Chow Chow Poriyal (Chayote Stir Fry)

20 mins🥣 Prep 10 mins👥 4 servings🔥 easy🌿 Veg🟢 mild
Chow Chow Poriyal (Chayote Stir Fry)

Chow Chow Poriyal is a classic South Indian stir fry made with chayote squash, known as chow chow in Tamil Nadu. This humble vegetable holds a special place in Tamil cuisine for its delicate, mild flavour and tender texture. Tempered with mustard seeds, curry leaves, and freshly grated coconut, this poriyal is a staple side dish served alongside hot rice, sambar, and rasam in traditional Tamil households. It is a simple yet deeply satisfying dish rooted in everyday South Indian cooking tradition.

Tamil families absolutely love chow chow poriyal because it is light, nutritious, and pairs beautifully with any rice-based meal. It is a dish that appears regularly on the everyday lunch plate, and you will find it served at family gatherings, traditional Tamil weddings, and simple weekday meals alike. Mothers across Tamil Nadu prepare this for their children as a wholesome vegetable side, and it is especially cherished during pregnancy for its cooling, easy-to-digest nature. Its gentle flavour makes it a favourite even for young children and elderly family members.

What makes this recipe truly special is how effortlessly it comes together with just a handful of pantry staples. The key to a perfect chow chow poriyal lies in not overcooking the chayote, so it retains a slight bite and does not turn mushy. Adding freshly grated coconut at the end brings a wonderful natural sweetness and texture. For best results, choose firm, young chayote squash with tender skin. A little patience while tempering the spices makes all the difference in building a beautiful, aromatic base for this beloved Tamil poriyal.

⁂

**ASSIGNMENT:**
Write out the stretch of the chow chow poriyal recipe from "20 mins🥣 Prep" through "Indian cooking tradition." again, swapping "curry leaves" out for "coriander leaves".

**PROVIDED MATERIAL:**
⁂

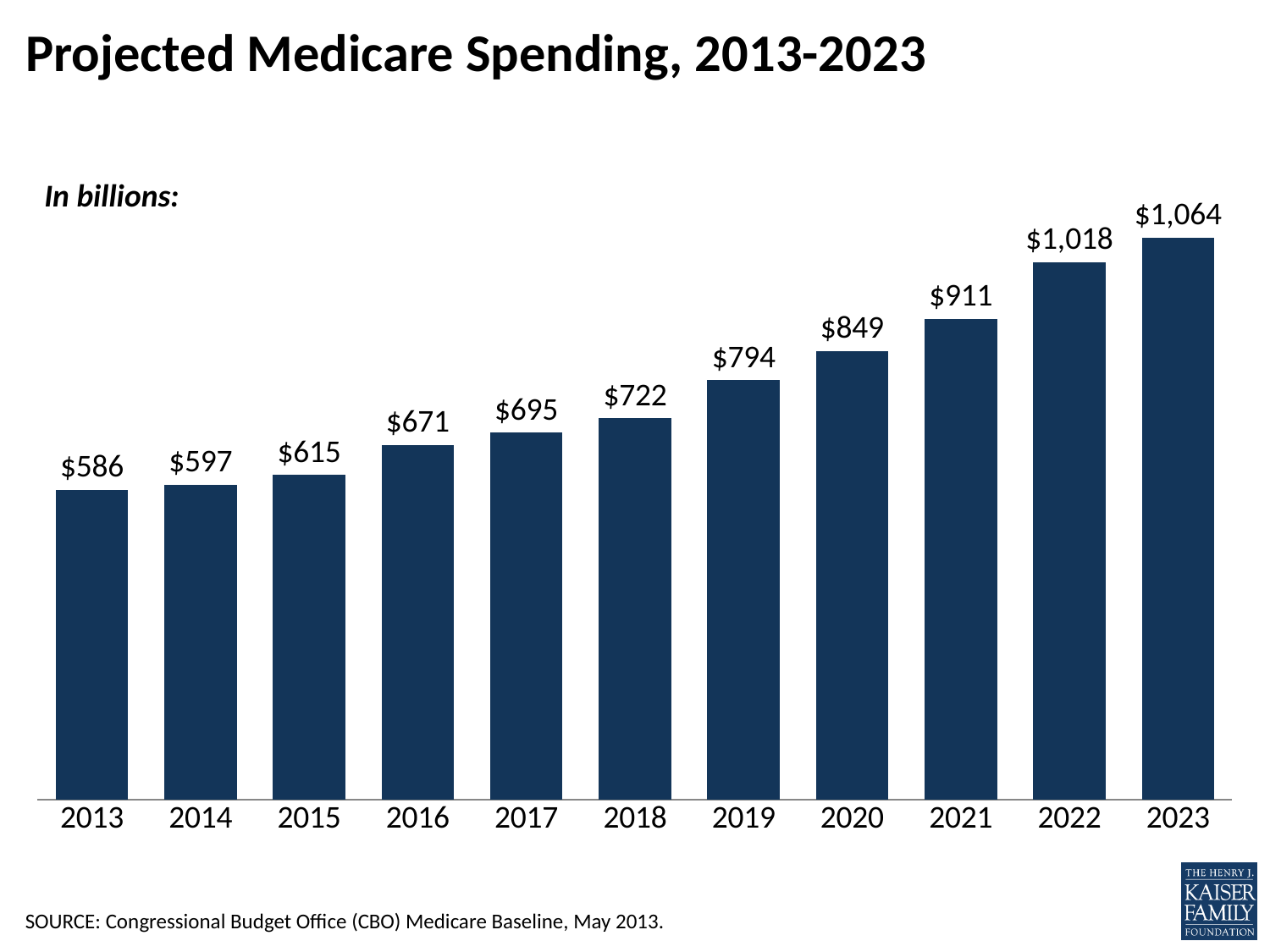
Which year has the lowest projected Medicare spending? 2013 Which year has higher projected Medicare spending, 2016 or 2021? 2021 What is the difference between projected Medicare spending in 2023 and 2013? $478 Do the projected Medicare spending values rise or fall from 2013 to 2023? Rise What is the title of the chart? Projected Medicare Spending, 2013-2023 What is the projected Medicare spending for 2013? $586 How many years are shown on the chart? 11 What kind of chart is shown on the slide? Bar chart What is the difference between projected Medicare spending in 2020 and 2019? $55 What is the projected Medicare spending for 2018? $722 What is the projected Medicare spending for 2022? $1,018 Which year has the highest projected Medicare spending? 2023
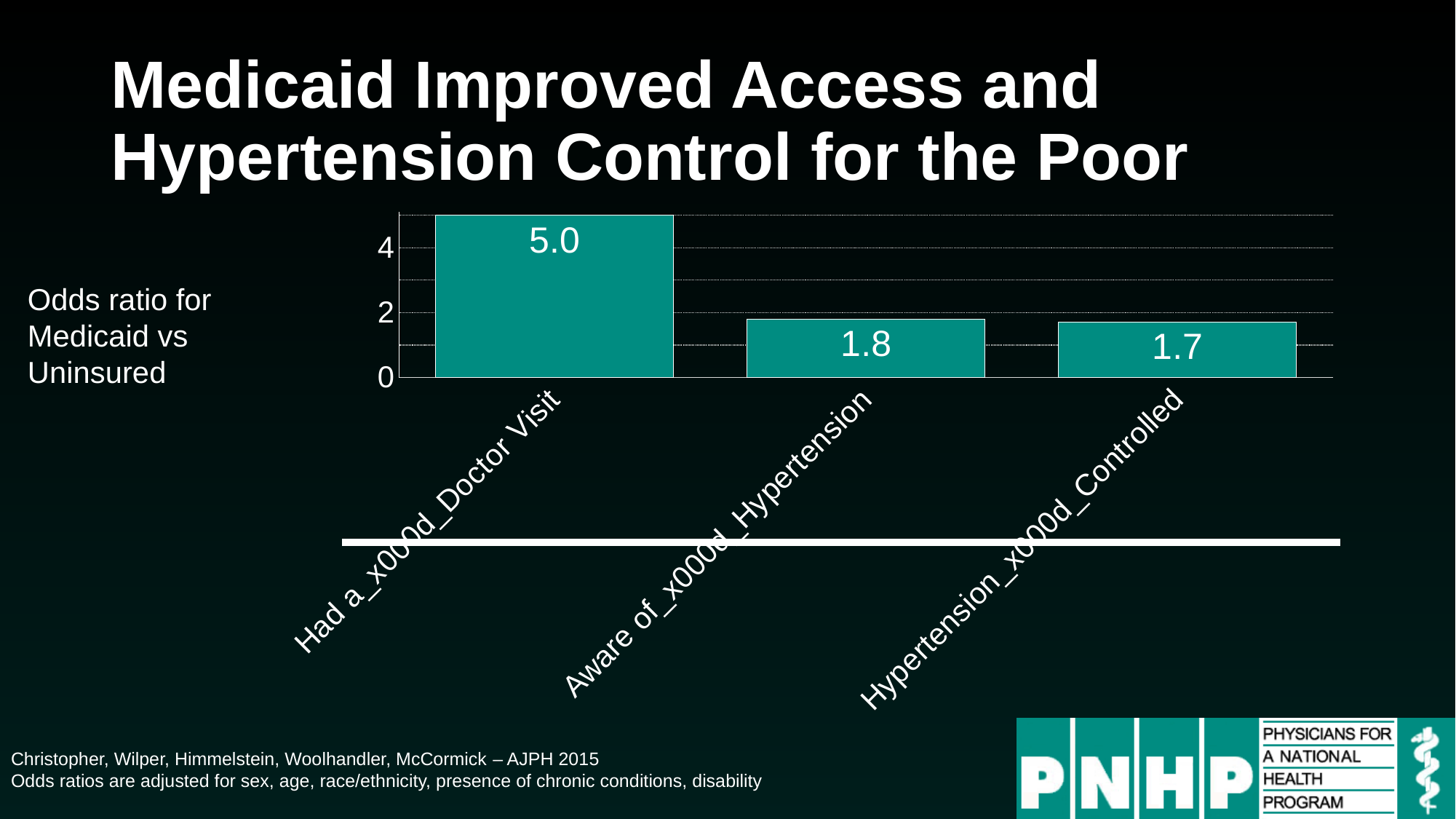
What is the difference between the odds ratio for "Aware of Hypertension" and for "Hypertension Controlled"? 0.1 Which category has the highest odds ratio? Had a Doctor Visit Do the values rise or fall from left to right across the categories? fall What is the odds ratio for "Had a Doctor Visit"? 5.0 What is the odds ratio for "Aware of Hypertension"? 1.8 What is the odds ratio for "Hypertension Controlled"? 1.7 What kind of chart is shown on the slide? bar chart Which is larger, the odds ratio for "Had a Doctor Visit" or for "Hypertension Controlled"? Had a Doctor Visit How many categories are shown in the chart? 3 Is the value for "Had a Doctor Visit" greater or less than 4? greater What is the difference between the odds ratio for "Had a Doctor Visit" and for "Aware of Hypertension"? 3.2 Which category has the lowest odds ratio? Hypertension Controlled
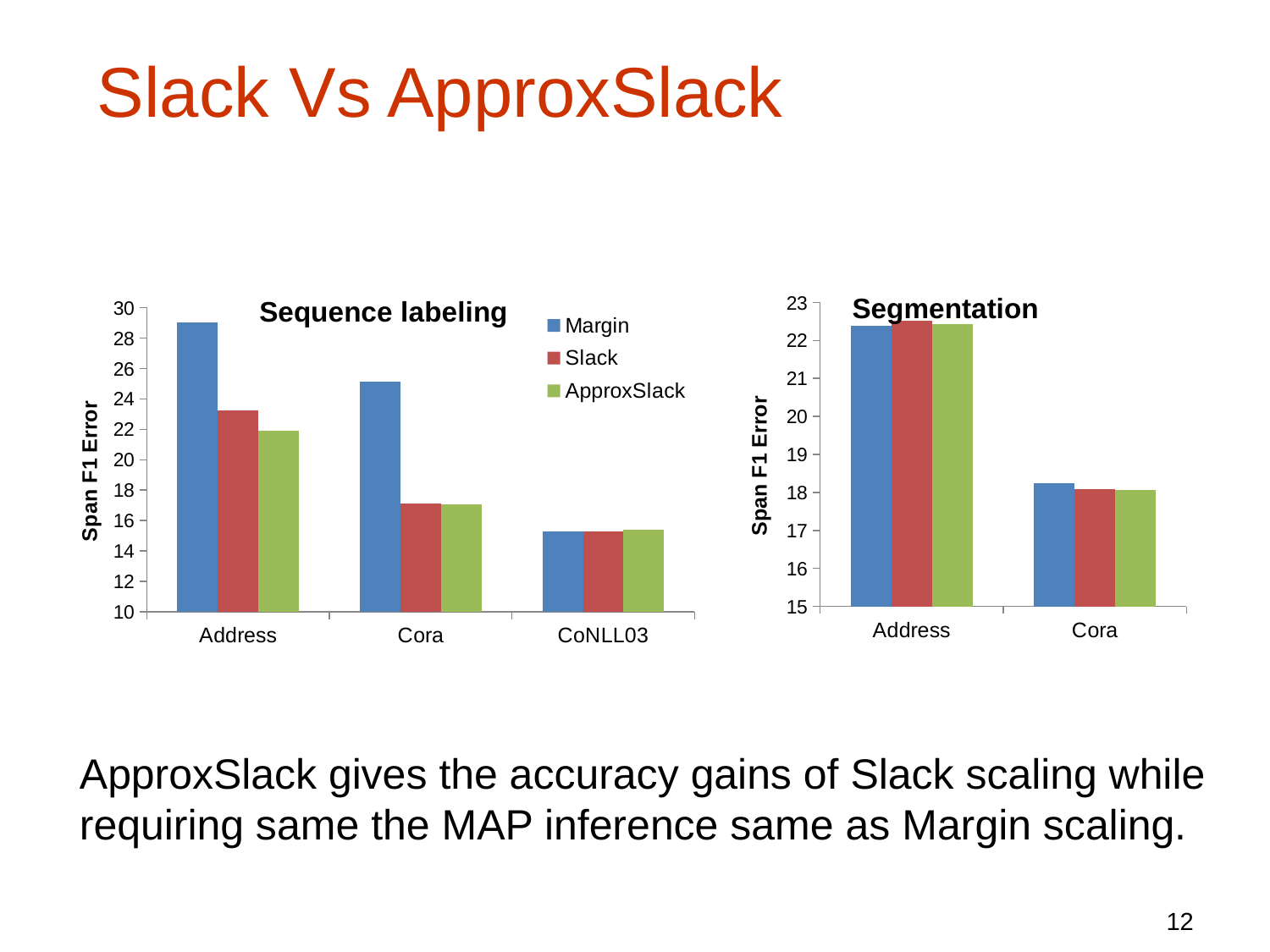
In the Segmentation chart, is the Margin value for Cora greater or less than 19? less How many series does the legend of the Sequence labeling chart list? 3 What kind of chart is the Sequence labeling chart? bar chart In the Sequence labeling chart, which is larger for Cora: Margin or ApproxSlack? Margin In the Segmentation chart, which category has the lowest ApproxSlack value? Cora How many categories are shown on the x axis of the Sequence labeling chart? 3 How many categories are shown on the x axis of the Segmentation chart? 2 In the Sequence labeling chart, which category has the highest Margin value? Address In the Sequence labeling chart, is the Margin value for Address greater or less than 28? greater In the Sequence labeling chart, is the Slack value for Cora greater or less than 18? less What is the y-axis label of the Segmentation chart? Span F1 Error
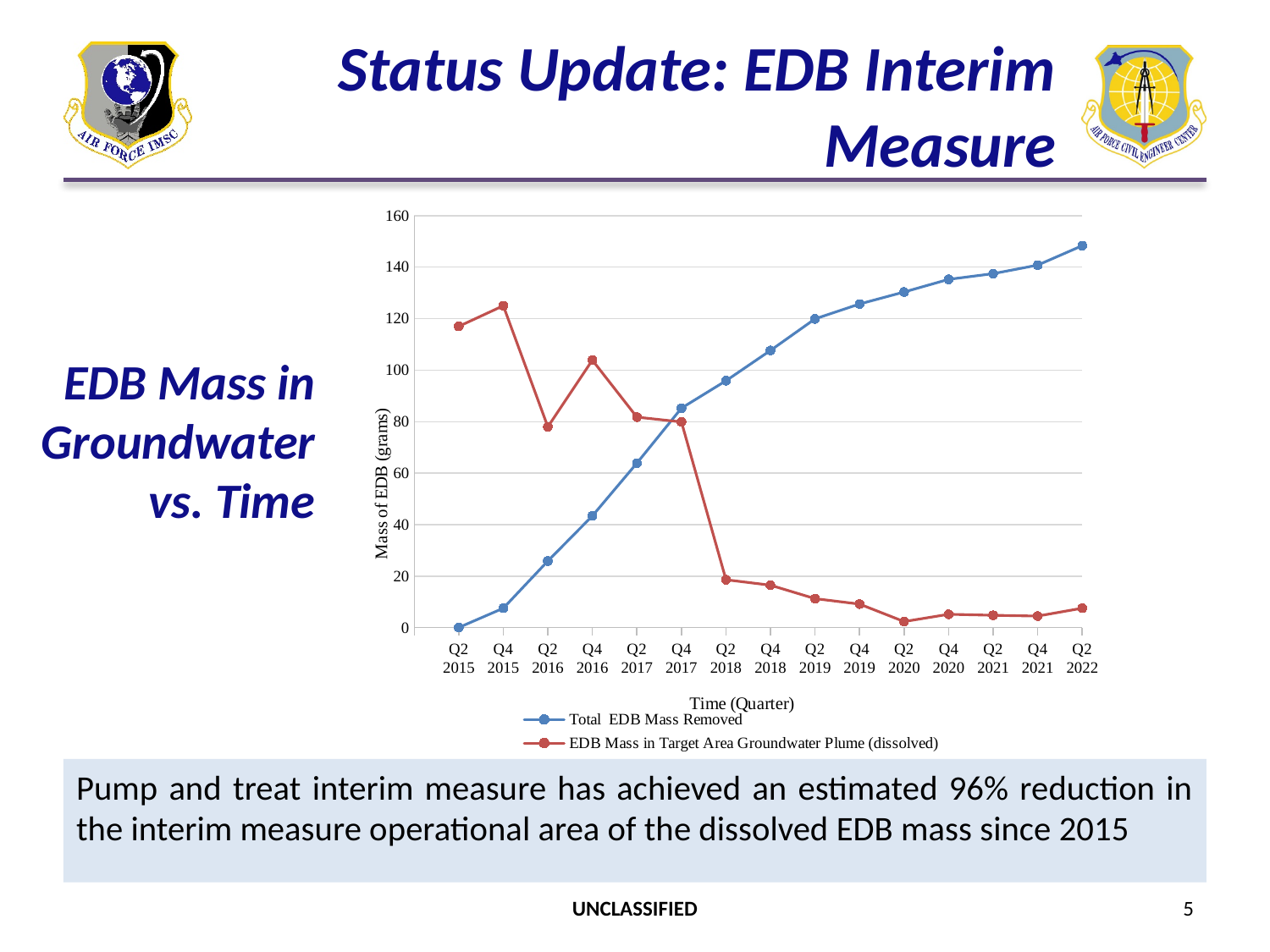
In Q2 2016, which series has the larger value: Total EDB Mass Removed or EDB Mass in Target Area Groundwater Plume (dissolved)? EDB Mass in Target Area Groundwater Plume (dissolved) Is the EDB Mass in Target Area Groundwater Plume (dissolved) in Q2 2018 greater or less than 40? less How many series does the legend list? 2 Is the EDB Mass in Target Area Groundwater Plume (dissolved) in Q2 2015 greater or less than 100? greater In which quarter is the Total EDB Mass Removed highest? Q2 2022 Is the Total EDB Mass Removed in Q2 2022 greater or less than 140? greater In which quarter is the EDB Mass in Target Area Groundwater Plume (dissolved) highest? Q4 2015 In Q2 2019, which series has the larger value: Total EDB Mass Removed or EDB Mass in Target Area Groundwater Plume (dissolved)? Total EDB Mass Removed In which quarter is the EDB Mass in Target Area Groundwater Plume (dissolved) lowest? Q2 2020 How many time points (quarters) are plotted along the x axis? 15 What kind of chart is shown on the slide? line chart Does the Total EDB Mass Removed rise or fall over time from Q2 2015 to Q2 2022? rise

⁂

**RESPONSE TO THIS EXERCISE:**
20 mins🥣 Prep 10 mins👥 4 servings🔥 easy🌿 Veg🟢 mild
Chow Chow Poriyal (Chayote Stir Fry)

Chow Chow Poriyal is a classic South Indian stir fry made with chayote squash, known as chow chow in Tamil Nadu. This humble vegetable holds a special place in Tamil cuisine for its delicate, mild flavour and tender texture. Tempered with mustard seeds, coriander leaves, and freshly grated coconut, this poriyal is a staple side dish served alongside hot rice, sambar, and rasam in traditional Tamil households. It is a simple yet deeply satisfying dish rooted in everyday South Indian cooking tradition.